Development of a general baseline toxicity QSAR model for the fish embryo acute toxicity test

- Common baseline toxicity QSAR for fish embryo LC50 was established.
- ILC50 and La50 analysis corroborated the robustness of baseline toxicity QSAR.
- Compounds with specific or reactive MOA converged towards baseline toxicity with increasing hydrophobicity.
- For compounds with log Klipw < 4 the TR approach can be used to classify compounds.

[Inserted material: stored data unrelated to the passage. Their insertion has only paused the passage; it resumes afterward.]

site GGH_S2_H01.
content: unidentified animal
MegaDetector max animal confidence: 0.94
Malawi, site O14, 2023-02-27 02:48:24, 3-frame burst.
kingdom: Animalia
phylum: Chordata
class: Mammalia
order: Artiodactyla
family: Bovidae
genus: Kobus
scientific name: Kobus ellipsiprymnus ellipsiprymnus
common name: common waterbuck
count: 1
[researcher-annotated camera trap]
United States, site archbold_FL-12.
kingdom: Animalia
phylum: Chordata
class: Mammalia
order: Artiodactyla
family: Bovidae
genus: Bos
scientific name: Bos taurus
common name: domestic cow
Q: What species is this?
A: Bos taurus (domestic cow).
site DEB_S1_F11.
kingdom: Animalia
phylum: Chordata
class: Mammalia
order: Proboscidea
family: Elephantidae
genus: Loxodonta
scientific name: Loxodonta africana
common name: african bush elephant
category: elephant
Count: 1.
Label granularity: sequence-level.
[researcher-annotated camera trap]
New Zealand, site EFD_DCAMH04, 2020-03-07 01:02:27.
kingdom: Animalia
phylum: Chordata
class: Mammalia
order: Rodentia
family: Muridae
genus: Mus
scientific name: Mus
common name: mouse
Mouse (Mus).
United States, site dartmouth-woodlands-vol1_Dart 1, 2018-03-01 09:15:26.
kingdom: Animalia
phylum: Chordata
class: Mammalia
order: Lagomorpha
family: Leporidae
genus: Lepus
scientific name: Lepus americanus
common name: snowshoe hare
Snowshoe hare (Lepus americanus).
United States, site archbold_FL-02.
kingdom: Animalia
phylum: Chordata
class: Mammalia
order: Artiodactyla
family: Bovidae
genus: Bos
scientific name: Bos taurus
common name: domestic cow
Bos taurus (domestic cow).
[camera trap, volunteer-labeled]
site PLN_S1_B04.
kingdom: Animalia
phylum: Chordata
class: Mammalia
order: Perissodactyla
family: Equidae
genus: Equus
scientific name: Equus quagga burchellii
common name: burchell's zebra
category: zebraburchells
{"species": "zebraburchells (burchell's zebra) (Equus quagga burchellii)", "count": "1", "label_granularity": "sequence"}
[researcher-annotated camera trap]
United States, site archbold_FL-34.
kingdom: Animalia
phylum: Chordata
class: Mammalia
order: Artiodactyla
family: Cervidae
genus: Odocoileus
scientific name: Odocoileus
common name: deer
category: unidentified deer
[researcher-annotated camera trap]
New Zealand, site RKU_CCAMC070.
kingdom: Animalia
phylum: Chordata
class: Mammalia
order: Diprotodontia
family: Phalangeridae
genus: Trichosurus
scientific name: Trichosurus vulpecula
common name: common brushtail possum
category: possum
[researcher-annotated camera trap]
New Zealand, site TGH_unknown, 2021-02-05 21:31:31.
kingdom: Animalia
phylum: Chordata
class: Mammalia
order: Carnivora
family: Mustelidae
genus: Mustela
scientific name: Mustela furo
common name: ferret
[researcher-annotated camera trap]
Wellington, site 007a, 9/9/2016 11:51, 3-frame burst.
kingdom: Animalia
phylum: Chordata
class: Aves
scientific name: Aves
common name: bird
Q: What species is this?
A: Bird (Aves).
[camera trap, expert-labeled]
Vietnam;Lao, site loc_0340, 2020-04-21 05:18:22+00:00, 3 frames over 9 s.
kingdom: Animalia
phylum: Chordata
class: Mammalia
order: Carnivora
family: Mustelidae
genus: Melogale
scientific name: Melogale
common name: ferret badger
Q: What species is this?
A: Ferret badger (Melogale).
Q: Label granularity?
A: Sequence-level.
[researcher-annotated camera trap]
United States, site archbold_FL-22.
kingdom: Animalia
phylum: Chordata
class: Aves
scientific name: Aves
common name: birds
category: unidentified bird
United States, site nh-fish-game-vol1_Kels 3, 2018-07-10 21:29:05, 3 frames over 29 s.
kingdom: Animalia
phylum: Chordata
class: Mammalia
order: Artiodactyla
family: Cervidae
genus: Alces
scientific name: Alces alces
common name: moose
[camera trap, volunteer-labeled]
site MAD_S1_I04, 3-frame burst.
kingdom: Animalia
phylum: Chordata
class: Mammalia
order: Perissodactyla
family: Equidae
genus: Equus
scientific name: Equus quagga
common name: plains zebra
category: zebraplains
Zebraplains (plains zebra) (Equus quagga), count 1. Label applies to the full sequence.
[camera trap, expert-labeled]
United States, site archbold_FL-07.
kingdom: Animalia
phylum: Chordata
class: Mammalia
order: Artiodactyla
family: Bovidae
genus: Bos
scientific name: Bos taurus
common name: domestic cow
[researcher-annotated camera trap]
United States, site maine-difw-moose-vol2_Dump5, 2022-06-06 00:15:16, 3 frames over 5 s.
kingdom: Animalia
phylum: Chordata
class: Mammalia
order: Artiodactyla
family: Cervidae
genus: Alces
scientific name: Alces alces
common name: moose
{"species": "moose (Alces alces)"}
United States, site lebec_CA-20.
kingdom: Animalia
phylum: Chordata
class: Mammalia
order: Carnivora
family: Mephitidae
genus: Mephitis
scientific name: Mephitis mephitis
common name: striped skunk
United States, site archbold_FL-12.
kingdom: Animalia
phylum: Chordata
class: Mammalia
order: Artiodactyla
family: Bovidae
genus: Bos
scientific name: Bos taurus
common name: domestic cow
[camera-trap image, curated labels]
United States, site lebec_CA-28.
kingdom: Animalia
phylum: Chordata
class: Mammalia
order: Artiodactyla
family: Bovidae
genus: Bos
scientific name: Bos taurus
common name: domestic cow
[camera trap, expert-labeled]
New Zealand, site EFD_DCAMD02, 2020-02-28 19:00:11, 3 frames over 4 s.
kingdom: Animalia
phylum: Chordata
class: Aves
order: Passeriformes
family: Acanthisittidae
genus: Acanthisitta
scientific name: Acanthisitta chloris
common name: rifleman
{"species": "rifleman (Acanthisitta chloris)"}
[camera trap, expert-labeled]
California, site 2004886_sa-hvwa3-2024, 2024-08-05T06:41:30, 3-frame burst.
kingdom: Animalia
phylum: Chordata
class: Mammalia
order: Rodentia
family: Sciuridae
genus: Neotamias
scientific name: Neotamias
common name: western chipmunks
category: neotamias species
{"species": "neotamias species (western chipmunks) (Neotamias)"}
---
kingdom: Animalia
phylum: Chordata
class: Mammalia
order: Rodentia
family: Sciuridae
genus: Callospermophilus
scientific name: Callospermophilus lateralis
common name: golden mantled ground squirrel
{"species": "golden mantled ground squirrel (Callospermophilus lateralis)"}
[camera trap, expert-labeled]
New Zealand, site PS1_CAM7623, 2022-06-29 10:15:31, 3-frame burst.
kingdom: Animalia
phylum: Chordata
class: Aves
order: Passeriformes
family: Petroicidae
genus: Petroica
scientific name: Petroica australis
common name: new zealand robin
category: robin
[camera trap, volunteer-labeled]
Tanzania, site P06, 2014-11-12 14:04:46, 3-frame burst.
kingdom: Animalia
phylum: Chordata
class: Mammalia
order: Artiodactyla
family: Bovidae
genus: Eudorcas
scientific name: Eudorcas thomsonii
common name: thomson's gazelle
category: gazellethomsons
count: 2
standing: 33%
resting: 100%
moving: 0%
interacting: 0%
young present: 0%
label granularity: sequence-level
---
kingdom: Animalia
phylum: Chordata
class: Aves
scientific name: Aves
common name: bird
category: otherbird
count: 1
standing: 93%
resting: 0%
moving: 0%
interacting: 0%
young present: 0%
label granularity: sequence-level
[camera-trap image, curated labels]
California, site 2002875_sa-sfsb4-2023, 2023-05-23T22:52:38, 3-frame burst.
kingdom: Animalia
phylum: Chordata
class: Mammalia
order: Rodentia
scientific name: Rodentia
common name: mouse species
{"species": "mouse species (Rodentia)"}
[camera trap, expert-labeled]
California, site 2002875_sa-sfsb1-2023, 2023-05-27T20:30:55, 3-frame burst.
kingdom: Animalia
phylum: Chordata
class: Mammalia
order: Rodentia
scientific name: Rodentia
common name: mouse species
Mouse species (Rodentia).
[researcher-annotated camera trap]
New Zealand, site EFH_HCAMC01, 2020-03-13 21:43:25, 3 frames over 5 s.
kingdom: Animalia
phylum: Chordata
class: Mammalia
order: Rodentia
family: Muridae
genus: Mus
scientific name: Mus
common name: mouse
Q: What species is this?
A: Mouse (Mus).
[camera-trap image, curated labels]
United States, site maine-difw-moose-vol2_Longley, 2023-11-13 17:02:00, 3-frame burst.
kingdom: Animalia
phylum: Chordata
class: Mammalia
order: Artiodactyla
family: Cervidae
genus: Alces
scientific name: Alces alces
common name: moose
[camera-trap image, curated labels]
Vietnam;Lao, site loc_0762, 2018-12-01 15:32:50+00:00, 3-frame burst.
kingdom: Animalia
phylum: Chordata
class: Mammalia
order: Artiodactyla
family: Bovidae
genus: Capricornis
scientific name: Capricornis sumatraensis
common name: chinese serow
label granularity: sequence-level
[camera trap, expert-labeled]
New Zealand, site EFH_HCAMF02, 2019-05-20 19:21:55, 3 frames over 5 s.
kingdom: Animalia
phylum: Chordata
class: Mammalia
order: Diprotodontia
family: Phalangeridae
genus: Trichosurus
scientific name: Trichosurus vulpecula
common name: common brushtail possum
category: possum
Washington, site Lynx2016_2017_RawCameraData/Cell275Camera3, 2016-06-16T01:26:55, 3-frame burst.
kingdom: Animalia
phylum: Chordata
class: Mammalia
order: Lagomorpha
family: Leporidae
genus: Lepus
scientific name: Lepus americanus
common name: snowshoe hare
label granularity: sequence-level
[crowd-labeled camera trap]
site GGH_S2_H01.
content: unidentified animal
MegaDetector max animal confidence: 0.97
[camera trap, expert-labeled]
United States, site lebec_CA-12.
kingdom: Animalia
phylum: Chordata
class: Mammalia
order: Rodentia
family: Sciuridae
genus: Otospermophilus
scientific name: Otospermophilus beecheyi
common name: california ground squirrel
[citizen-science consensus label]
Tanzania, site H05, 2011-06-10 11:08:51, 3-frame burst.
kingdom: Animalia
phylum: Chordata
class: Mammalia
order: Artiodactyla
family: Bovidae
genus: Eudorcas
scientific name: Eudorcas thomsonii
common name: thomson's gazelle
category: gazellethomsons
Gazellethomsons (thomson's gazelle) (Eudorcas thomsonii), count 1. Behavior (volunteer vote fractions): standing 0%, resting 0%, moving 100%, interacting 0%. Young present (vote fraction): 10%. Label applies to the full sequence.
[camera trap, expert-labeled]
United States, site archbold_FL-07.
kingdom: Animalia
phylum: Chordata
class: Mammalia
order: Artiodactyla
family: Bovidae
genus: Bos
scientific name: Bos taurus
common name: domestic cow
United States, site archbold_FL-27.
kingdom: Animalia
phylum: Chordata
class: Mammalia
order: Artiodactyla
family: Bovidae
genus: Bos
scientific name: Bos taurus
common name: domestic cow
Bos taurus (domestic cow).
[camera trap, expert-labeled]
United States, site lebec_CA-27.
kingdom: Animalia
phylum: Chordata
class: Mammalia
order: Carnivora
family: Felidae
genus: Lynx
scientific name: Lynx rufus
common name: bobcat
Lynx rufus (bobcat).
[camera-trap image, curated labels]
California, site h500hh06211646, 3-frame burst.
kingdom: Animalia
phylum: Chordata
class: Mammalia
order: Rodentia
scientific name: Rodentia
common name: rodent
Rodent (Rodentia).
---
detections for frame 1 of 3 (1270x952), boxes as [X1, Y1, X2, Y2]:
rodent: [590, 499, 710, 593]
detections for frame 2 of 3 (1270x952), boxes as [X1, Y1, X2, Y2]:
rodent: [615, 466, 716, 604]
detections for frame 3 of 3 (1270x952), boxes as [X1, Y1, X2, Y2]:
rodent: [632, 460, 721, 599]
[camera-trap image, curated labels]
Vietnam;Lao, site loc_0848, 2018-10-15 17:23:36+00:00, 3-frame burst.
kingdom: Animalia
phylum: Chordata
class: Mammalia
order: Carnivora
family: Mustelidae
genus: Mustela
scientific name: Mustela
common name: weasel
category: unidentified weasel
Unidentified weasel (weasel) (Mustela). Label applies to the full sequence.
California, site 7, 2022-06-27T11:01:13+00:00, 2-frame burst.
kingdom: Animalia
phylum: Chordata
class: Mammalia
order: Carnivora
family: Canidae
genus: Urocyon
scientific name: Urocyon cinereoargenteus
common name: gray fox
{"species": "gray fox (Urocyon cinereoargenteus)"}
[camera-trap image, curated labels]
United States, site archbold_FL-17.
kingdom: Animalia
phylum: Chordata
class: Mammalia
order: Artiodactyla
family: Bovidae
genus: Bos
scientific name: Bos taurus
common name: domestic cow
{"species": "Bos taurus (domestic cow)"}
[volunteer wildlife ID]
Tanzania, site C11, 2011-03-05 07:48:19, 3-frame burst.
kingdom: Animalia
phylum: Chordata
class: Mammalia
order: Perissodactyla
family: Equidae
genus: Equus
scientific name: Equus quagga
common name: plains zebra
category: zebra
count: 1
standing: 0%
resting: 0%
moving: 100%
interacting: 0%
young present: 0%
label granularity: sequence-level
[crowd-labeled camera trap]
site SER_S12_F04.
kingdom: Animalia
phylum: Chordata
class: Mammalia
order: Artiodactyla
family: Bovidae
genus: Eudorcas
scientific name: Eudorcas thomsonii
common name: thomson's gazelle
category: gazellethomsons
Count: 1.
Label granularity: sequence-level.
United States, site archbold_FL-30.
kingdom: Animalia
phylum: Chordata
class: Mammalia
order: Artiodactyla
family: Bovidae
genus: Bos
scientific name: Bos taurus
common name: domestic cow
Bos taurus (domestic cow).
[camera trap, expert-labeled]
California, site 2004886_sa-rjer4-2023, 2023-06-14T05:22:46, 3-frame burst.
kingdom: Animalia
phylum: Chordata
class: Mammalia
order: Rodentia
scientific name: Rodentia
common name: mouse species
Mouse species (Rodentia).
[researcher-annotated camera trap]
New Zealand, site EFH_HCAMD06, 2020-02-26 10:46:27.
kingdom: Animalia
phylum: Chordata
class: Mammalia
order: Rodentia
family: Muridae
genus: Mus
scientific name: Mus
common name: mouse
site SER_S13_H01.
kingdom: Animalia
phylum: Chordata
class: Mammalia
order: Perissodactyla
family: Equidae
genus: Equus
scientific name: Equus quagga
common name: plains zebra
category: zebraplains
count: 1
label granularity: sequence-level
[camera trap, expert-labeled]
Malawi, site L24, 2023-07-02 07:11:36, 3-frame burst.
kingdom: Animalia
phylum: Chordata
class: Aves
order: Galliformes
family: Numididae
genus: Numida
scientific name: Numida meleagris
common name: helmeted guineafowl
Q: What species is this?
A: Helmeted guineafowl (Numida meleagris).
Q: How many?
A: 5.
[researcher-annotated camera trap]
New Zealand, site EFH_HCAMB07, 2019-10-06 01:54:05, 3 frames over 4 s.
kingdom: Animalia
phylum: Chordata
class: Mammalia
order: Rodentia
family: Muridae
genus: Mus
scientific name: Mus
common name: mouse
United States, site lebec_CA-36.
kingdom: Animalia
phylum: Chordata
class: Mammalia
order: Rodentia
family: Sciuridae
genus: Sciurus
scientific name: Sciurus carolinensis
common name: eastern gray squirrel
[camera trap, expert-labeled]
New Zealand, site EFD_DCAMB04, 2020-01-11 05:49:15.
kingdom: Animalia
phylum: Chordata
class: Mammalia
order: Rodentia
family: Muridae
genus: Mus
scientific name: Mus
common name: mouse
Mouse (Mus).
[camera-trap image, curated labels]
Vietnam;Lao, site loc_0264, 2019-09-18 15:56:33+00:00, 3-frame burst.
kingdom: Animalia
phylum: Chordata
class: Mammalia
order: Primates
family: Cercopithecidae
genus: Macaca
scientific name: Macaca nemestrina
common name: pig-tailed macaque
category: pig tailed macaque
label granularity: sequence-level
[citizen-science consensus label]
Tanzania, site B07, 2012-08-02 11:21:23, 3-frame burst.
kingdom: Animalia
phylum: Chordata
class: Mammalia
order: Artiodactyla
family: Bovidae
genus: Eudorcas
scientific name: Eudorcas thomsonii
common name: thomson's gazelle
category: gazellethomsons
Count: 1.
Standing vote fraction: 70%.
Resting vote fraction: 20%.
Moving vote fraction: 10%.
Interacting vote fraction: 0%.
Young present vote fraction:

Fish embryos have become a popular model in ecotoxicology and toxicology. The fish embryo acute toxicity test (FET) with the zebrafish embryo was recently adopted by the OECD as technical guideline TG 236 and a large database of concentrations causing 50% lethality (LC50) is available in the literature. Quantitative Structure-Activity Relationships (QSARs) of baseline toxicity (also called narcosis) are helpful to estimate the minimum toxicity of chemicals to be tested and to identify excess toxicity in existing data sets. Here, we analyzed an existing fish embryo toxicity database and established a QSAR for fish embryo LC50 using chemicals that were independently classified to act according to the non-specific mode of action of baseline toxicity. The octanol-water partition coefficient Kow is commonly applied to discriminate between non-polar and polar narcotics. Replacing the Kow by the liposome-water partition coefficient Klipw yielded a common QSAR for polar and non-polar baseline toxicants. This developed baseline toxicity QSAR was applied to compare the final mode of action (MOA) assignment of 132 chemicals. Further, we included the analysis of internal lethal concentration (ILC50) and chemical activity (La50) as complementary approaches to evaluate the robustness of the FET baseline toxicity. The analysis of the FET dataset revealed that specifically acting and reactive chemicals converged towards the baseline toxicity QSAR with increasing hydrophobicity. The developed FET baseline toxicity QSAR can be used to identify specifically acting or reactive compounds by determination of the toxic ratio and in combination with appropriate endpoints to infer the MOA for chemicals.